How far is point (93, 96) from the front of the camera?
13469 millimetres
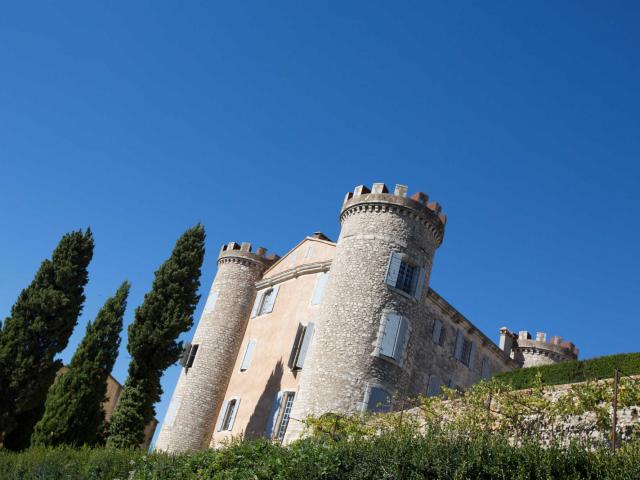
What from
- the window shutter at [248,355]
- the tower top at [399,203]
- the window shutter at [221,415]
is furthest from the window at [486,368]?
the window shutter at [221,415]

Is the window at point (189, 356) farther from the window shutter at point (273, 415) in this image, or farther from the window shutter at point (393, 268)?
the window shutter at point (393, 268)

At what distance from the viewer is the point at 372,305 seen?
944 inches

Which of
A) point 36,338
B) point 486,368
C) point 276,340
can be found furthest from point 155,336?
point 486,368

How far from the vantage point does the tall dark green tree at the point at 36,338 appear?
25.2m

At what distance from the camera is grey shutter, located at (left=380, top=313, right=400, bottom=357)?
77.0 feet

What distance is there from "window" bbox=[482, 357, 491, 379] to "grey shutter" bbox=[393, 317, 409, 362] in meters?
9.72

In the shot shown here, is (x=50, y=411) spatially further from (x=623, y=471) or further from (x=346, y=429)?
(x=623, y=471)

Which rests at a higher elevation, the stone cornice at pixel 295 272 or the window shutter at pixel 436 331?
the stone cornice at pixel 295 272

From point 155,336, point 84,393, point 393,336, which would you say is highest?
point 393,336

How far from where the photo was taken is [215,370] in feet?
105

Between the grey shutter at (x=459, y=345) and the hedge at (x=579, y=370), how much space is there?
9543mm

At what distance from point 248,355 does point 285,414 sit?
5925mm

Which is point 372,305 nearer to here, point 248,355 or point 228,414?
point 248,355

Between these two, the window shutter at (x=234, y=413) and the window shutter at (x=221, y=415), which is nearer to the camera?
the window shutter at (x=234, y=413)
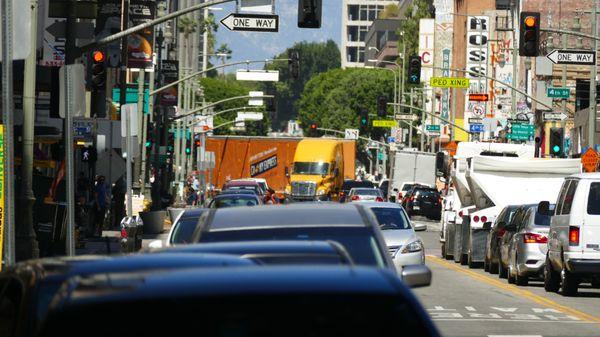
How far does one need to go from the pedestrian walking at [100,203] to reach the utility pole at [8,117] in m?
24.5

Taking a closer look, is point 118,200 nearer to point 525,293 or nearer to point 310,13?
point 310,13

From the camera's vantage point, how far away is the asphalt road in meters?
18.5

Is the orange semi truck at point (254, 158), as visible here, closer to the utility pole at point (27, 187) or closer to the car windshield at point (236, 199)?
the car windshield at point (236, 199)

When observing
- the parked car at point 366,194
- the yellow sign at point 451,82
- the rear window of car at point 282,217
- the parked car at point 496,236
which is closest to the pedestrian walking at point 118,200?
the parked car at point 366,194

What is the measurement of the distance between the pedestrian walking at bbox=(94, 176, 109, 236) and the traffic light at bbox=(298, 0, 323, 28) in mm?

### THE TASK
Copy out the records again, from the line containing "At what distance from point" through the last line of the records, including both ends. Omit the pictures.

### SOLUTION FOR THIS PROBLEM
At what distance from point 248,355 does point 285,414 sit?
5925mm

Which is point 372,305 nearer to here, point 248,355 or point 228,414?
point 248,355

Between these two, the window shutter at (x=234, y=413) and the window shutter at (x=221, y=415), which is nearer to the camera?
the window shutter at (x=234, y=413)
How far does one need to go from the pedestrian walking at [100,203] to reach the utility pole at [8,117] in m?
24.5

Taking a closer look, is point 118,200 nearer to point 525,293 or nearer to point 310,13?
point 310,13

From the camera's vantage point, how far away is the asphalt road in meters?
18.5

Is the orange semi truck at point (254, 158), as visible here, closer to the utility pole at point (27, 187) or closer to the car windshield at point (236, 199)?
the car windshield at point (236, 199)

When observing
- the parked car at point 366,194
- the yellow sign at point 451,82
- the rear window of car at point 282,217
- the parked car at point 496,236
which is closest to the pedestrian walking at point 118,200?
the parked car at point 366,194

What is the measurement of the distance between the pedestrian walking at bbox=(94, 176, 109, 236) and the traffic light at bbox=(298, 0, 323, 28) in mm?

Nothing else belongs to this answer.